▸ **YOUR GOAL**
Every record must be repeated exactly; omit any pictures they contain.

▸ **WORKING DATA**
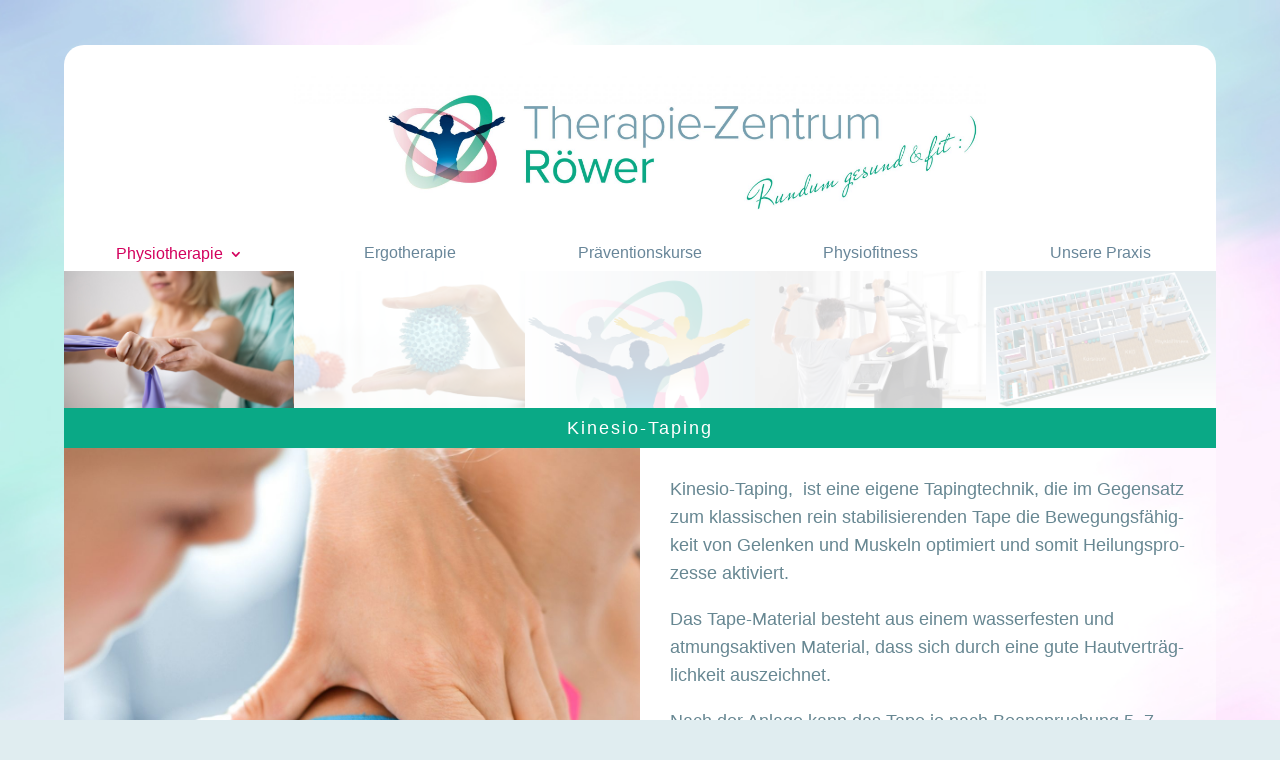

--- FILE ---
content_type: text/css
request_url: https://therapiezentrum-roewer.de/wp-content/et-cache/741/et-core-unified-741.min.css?ver=1766526226
body_size: 36
content:
#page-container{-moz-box-shadow:none!important;-webkit-box-shadow:none!important;box-shadow:none!important}img{pointer-events:none}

▸ **RESULT OF THE EXERCISE**
--- FILE ---
content_type: text/css
request_url: https://therapiezentrum-roewer.de/wp-content/et-cache/741/et-core-unified-741.min.css?ver=1766526226
body_size: 36
content:
#page-container{-moz-box-shadow:none!important;-webkit-box-shadow:none!important;box-shadow:none!important}img{pointer-events:none}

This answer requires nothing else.